··· Stored data

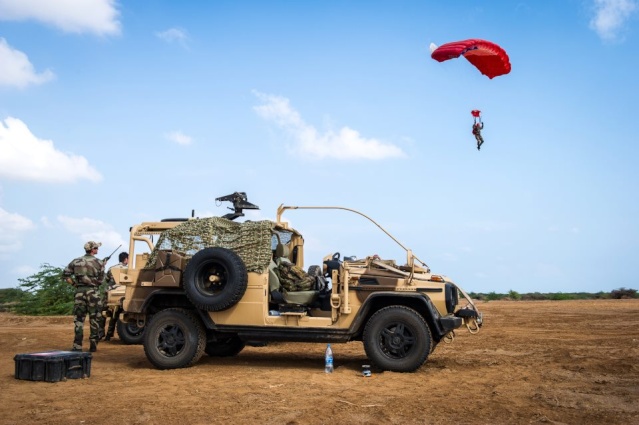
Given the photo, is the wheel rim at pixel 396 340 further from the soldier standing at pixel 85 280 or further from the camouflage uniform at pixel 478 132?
the camouflage uniform at pixel 478 132

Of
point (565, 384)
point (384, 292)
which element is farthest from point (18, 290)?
point (565, 384)

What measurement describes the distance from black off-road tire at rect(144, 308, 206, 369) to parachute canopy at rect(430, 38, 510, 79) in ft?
30.9

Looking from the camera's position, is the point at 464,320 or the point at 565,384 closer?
the point at 565,384

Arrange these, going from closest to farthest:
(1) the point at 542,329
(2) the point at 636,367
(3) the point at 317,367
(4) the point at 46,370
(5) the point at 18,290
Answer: (4) the point at 46,370 → (2) the point at 636,367 → (3) the point at 317,367 → (1) the point at 542,329 → (5) the point at 18,290

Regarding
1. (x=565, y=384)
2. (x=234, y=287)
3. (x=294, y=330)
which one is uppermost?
(x=234, y=287)

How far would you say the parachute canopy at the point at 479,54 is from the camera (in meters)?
16.1

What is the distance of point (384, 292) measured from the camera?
975 cm

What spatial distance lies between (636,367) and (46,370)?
27.6 feet

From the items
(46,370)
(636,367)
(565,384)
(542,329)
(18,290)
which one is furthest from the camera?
(18,290)

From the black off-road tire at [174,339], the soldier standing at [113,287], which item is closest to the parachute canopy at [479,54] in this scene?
the soldier standing at [113,287]

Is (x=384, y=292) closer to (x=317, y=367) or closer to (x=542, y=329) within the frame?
(x=317, y=367)

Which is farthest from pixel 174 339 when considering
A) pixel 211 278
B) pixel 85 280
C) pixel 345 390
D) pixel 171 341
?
pixel 345 390

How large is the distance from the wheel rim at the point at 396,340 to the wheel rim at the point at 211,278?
2590 mm

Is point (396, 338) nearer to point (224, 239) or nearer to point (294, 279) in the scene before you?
point (294, 279)
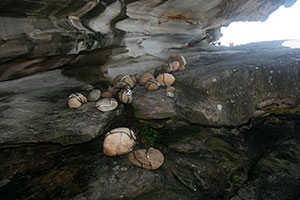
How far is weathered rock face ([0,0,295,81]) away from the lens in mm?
3926

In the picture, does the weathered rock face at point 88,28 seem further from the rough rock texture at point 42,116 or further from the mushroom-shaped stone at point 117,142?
the mushroom-shaped stone at point 117,142

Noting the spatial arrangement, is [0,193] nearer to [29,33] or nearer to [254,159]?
[29,33]

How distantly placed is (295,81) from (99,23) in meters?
5.88

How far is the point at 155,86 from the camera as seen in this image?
18.9 ft

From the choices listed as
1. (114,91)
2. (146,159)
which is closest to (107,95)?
Result: (114,91)

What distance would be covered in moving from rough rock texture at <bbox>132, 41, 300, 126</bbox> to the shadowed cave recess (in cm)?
3

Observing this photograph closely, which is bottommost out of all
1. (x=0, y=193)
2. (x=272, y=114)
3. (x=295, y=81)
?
(x=0, y=193)

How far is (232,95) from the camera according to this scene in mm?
5086

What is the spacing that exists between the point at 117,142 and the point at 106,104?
1.19 metres

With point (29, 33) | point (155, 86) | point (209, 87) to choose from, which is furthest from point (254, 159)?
point (29, 33)

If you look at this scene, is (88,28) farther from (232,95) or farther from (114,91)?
(232,95)

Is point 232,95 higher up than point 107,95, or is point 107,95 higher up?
point 232,95

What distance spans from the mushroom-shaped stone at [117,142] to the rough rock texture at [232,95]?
96cm

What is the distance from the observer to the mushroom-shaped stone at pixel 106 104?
488 centimetres
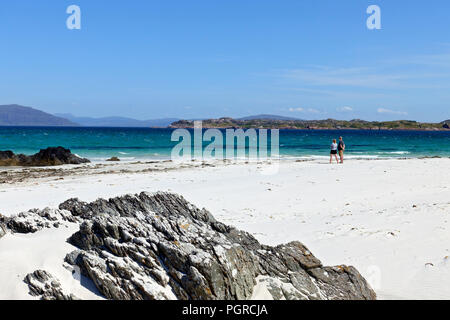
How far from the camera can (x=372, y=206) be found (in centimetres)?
1217

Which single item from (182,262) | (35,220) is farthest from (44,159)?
(182,262)

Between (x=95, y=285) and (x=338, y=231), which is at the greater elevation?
(x=95, y=285)

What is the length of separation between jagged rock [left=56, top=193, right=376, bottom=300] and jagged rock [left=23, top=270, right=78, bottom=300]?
12.8 inches

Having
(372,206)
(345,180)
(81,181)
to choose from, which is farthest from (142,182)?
(372,206)

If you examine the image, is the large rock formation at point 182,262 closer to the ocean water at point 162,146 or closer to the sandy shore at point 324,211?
the sandy shore at point 324,211

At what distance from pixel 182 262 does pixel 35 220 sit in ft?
7.20

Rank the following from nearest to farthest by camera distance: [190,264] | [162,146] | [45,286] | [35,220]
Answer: [45,286] → [190,264] → [35,220] → [162,146]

······

What you have to do = Reproduce every entry exactly, but omit each picture.

Answer below =
Given the photo, is the wheel rim at pixel 396 340 further from the soldier standing at pixel 85 280 or further from the camouflage uniform at pixel 478 132?
the camouflage uniform at pixel 478 132

Of
point (565, 384)
point (384, 292)
which element is farthest from point (18, 290)?
point (565, 384)

What measurement describes the distance from black off-road tire at rect(144, 308, 206, 369) to parachute canopy at rect(430, 38, 510, 79) in ft?
30.9

Looking from the camera's position, is the point at 464,320 or the point at 565,384 closer?
the point at 565,384

Arrange these, going from closest to farthest:
(1) the point at 542,329
(2) the point at 636,367
(3) the point at 317,367
(4) the point at 46,370
(5) the point at 18,290
Answer: (4) the point at 46,370 → (2) the point at 636,367 → (3) the point at 317,367 → (1) the point at 542,329 → (5) the point at 18,290

Regarding
1. (x=565, y=384)
2. (x=234, y=287)
3. (x=294, y=330)
which one is uppermost?
(x=234, y=287)

How far would you say the parachute canopy at the point at 479,54 is from the camera (in meters)?
16.1

What is the distance of point (384, 292) measured from the camera?
975 cm

What spatial distance lies between (636,367) and (46,370)?
27.6 feet

From the items
(46,370)
(636,367)
(565,384)
(542,329)
(18,290)
which one is furthest from the camera?
(18,290)

From the black off-road tire at [174,339], the soldier standing at [113,287], which item is closest to the parachute canopy at [479,54] in this scene?
the soldier standing at [113,287]

Is (x=384, y=292) closer to (x=317, y=367) or closer to (x=542, y=329) within the frame?
(x=317, y=367)

Which is farthest from pixel 174 339 when considering
A) pixel 211 278
B) pixel 85 280
C) pixel 345 390
D) pixel 171 341
?
pixel 345 390

How large is the distance from the wheel rim at the point at 396,340 to the wheel rim at the point at 211,278?
2590 mm

Is point (396, 338) nearer to point (224, 239) or nearer to point (294, 279) in the scene before you?
point (294, 279)
How far is weathered rock face ([0,0,295,81]) away from the lens in mm?
3926

In the picture, does the weathered rock face at point 88,28 seem further from the rough rock texture at point 42,116 or further from the mushroom-shaped stone at point 117,142?
the mushroom-shaped stone at point 117,142

Noting the spatial arrangement, is [0,193] nearer to [29,33] or nearer to [254,159]?
[29,33]

How distantly placed is (295,81) from (99,23) in meters?
5.88

How far is the point at 155,86 from the camera as seen in this image?
18.9 ft

From the choices listed as
1. (114,91)
2. (146,159)
which is closest to (107,95)?
Result: (114,91)

What distance would be covered in moving from rough rock texture at <bbox>132, 41, 300, 126</bbox> to the shadowed cave recess (in cm)?
3

Observing this photograph closely, which is bottommost out of all
1. (x=0, y=193)
2. (x=272, y=114)
3. (x=295, y=81)
?
(x=0, y=193)

How far is (232,95) from the camera according to this scene in mm?
5086

What is the spacing that exists between the point at 117,142 and the point at 106,104?
1.19 metres

With point (29, 33) | point (155, 86) | point (209, 87) to choose from, which is furthest from point (254, 159)?
point (29, 33)

If you look at this scene, is (88,28) farther from (232,95) or farther from (114,91)?
(232,95)

Is point 232,95 higher up than point 107,95, or is point 107,95 higher up?
point 232,95

What distance spans from the mushroom-shaped stone at [117,142] to the rough rock texture at [232,95]?
96cm

What is the distance from the observer to the mushroom-shaped stone at pixel 106 104?
488 centimetres
How far from the camera can (x=372, y=206) be found (in centimetres)?
1217

Which single item from (182,262) | (35,220) is farthest from (44,159)?
(182,262)

Between (x=95, y=285) and (x=338, y=231), which is at the greater elevation?
(x=95, y=285)

What is the length of separation between jagged rock [left=56, top=193, right=376, bottom=300] and jagged rock [left=23, top=270, right=78, bottom=300]?
12.8 inches

Having
(372,206)
(345,180)
(81,181)
to choose from, which is farthest from (142,182)?
(372,206)

If you examine the image, is the large rock formation at point 182,262 closer to the ocean water at point 162,146 or closer to the sandy shore at point 324,211?
the sandy shore at point 324,211

At what distance from pixel 182 262 does pixel 35 220 sit in ft?
7.20

Rank the following from nearest to farthest by camera distance: [190,264] | [162,146] | [45,286] | [35,220]
Answer: [45,286] → [190,264] → [35,220] → [162,146]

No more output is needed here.